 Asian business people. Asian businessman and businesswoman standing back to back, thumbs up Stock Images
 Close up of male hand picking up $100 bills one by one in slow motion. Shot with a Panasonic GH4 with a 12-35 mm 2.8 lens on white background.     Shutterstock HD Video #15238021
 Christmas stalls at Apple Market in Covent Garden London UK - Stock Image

--

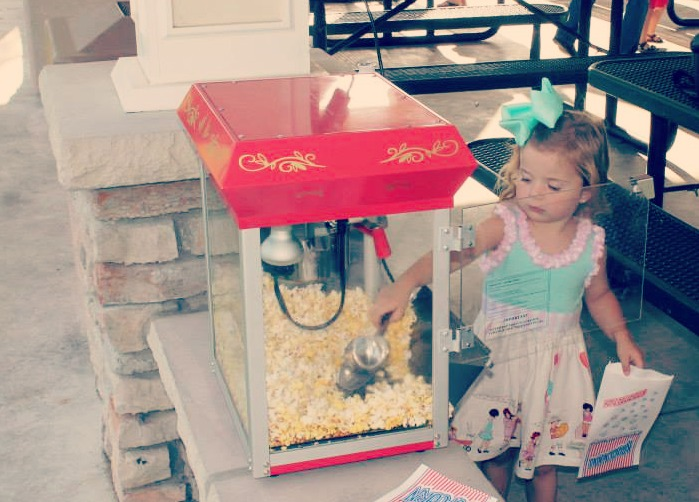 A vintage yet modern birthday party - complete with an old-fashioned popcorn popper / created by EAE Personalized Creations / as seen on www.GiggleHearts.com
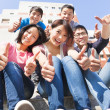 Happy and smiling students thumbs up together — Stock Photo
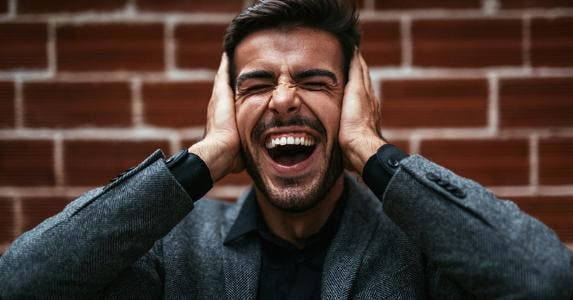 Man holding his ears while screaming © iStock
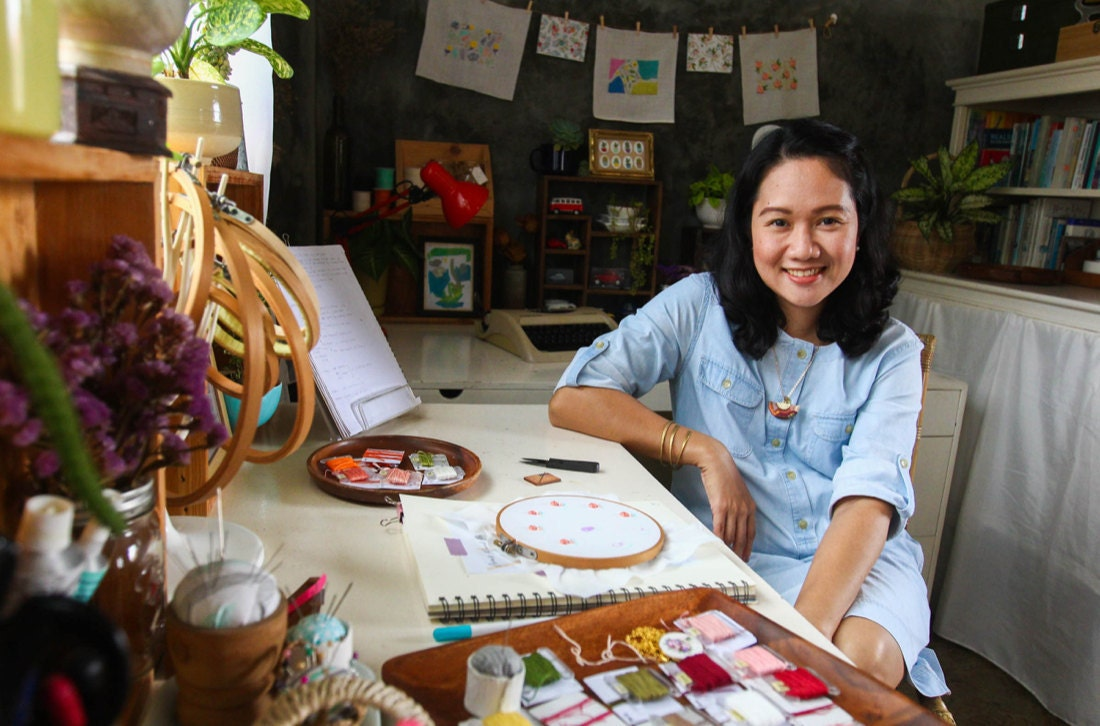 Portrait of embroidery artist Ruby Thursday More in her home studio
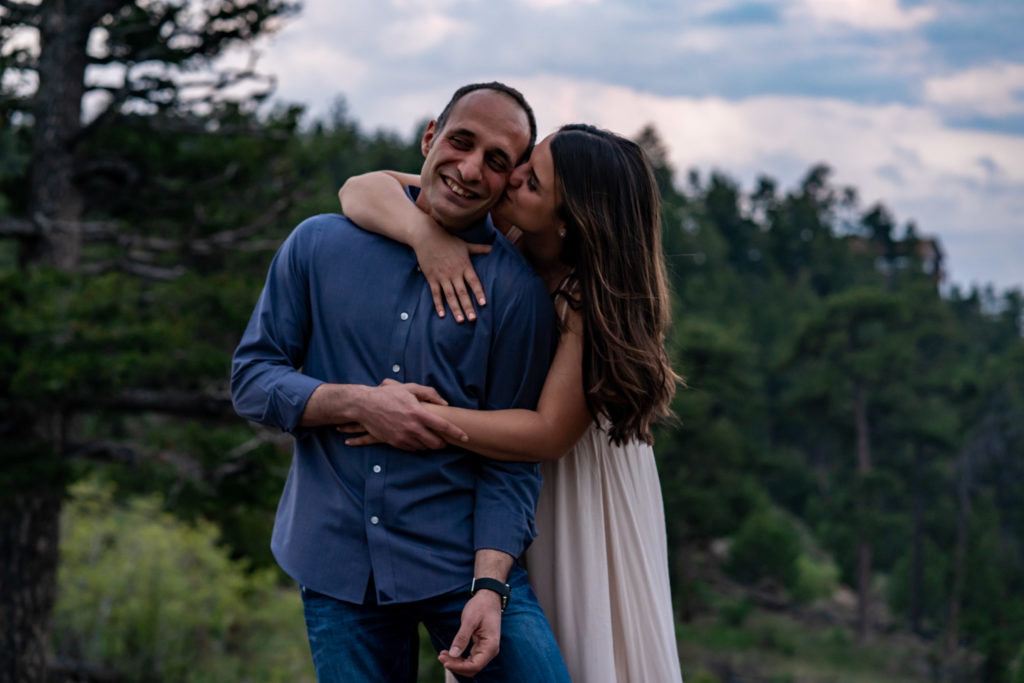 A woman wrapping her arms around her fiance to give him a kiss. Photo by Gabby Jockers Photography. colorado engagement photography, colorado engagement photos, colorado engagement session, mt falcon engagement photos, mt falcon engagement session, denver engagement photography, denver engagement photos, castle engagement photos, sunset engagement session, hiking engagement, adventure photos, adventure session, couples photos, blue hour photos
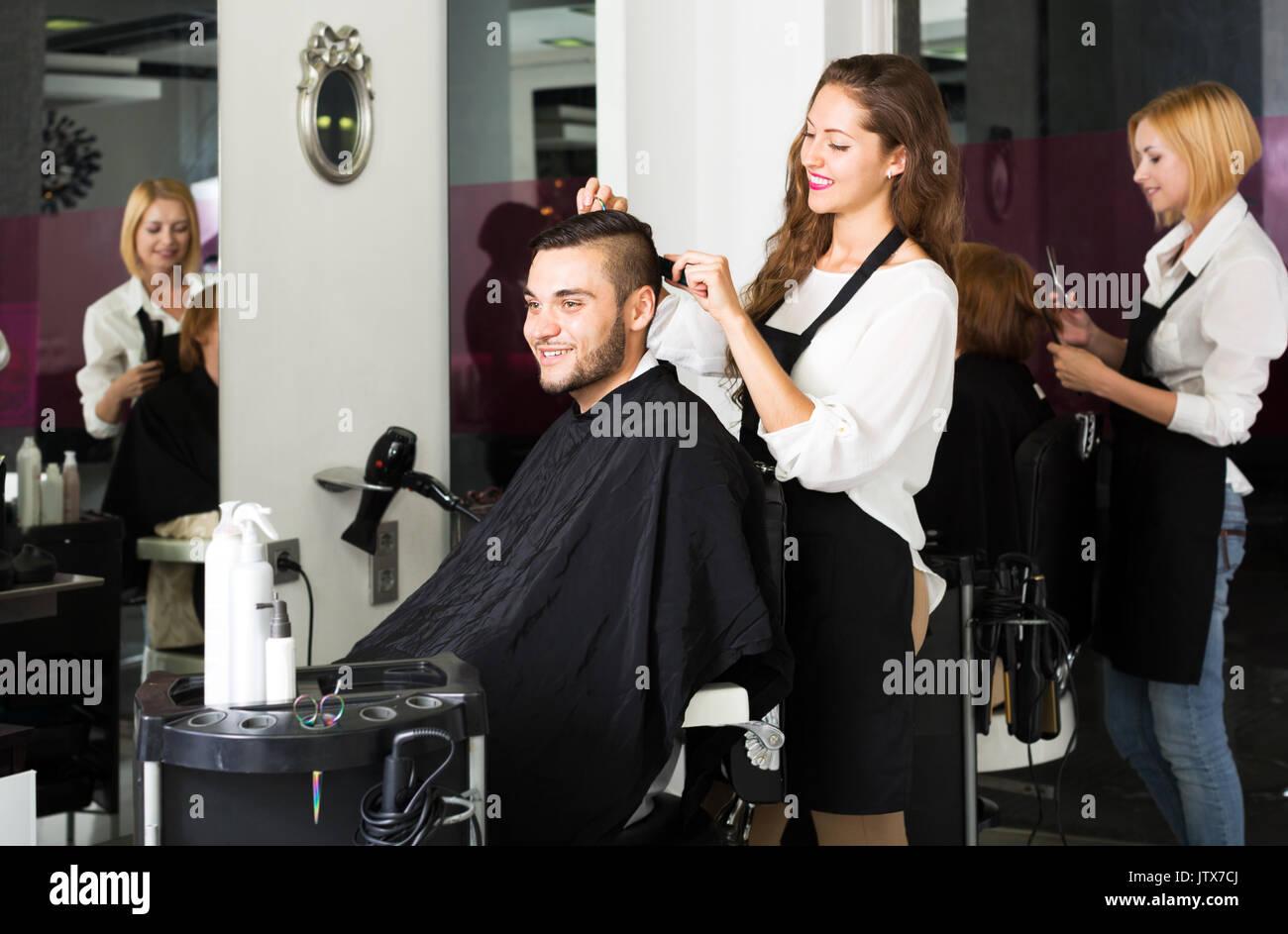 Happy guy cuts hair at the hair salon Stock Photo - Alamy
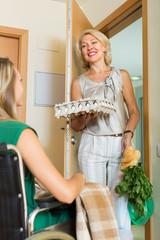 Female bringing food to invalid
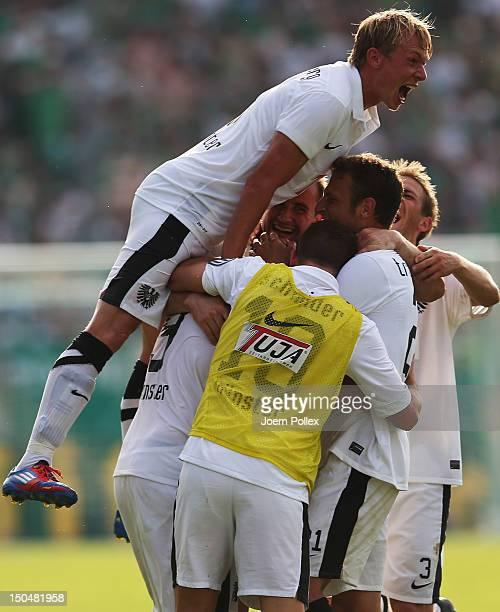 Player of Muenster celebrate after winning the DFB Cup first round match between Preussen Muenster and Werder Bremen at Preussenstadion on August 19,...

## Task brief
From the records above, copy only the lines running from the line containing "Happy guy cuts" to the line containing "Player of Muenster", both ends included. Leave the pictures out.

## Task output
 Happy guy cuts hair at the hair salon Stock Photo - Alamy
 Female bringing food to invalid
 Player of Muenster celebrate after winning the DFB Cup first round match between Preussen Muenster and Werder Bremen at Preussenstadion on August 19,...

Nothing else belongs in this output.